How To Design AI Systems Using Execution Graphs Instead Of Linear Pipelines For Better Flexibility, Control And Scalability In Complex Workflows
· Avery NXR
Most AI systems are designed as linear pipelines.
Step 1 → Step 2 → Step 3.
This works when workflows are simple.
But real-world systems are not linear.
They are conditional, dynamic, and interconnected.
The Limitation Of Linear Thinking
Linear pipelines assume that every input follows the same path.
But in reality:
Some inputs are incomplete Some require validation Some require different processing paths
Forcing all inputs through a single sequence creates inefficiencies and failures.
What Execution Graphs Enable
Execution graphs allow workflows to branch, loop, and adapt.
Instead of a fixed sequence, systems can:
Take different paths based on conditions Retry specific steps Skip unnecessary processing
This makes systems far more flexible.
Example: Linear vs Graph
Linear system:
Input → Process → Output
Graph system:
Input → Validate → If valid → Process → Output → If invalid → Retry / Correct
This difference is fundamental.
Why Graph-Based Systems Scale Better
Execution graphs enable:
Parallel processing Conditional logic Efficient resource usage
They allow systems to adapt without becoming complex.

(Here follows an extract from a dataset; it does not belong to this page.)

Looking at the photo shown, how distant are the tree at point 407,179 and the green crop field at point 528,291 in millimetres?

The Role Of Control In Graph Systems
Graphs do not mean chaos.
They require:
Defined nodes (steps) Clear edges (transitions) Controlled execution
How Avery NXR Uses Execution Graphs
Avery NXR structures workflows as graphs.
Each step is a node.
Transitions are defined explicitly.
This allows:
Dynamic workflows Better control Scalable execution
Final Thought
Systems are not sequences.
They are networks.
And designing them as graphs is what unlocks real scalability.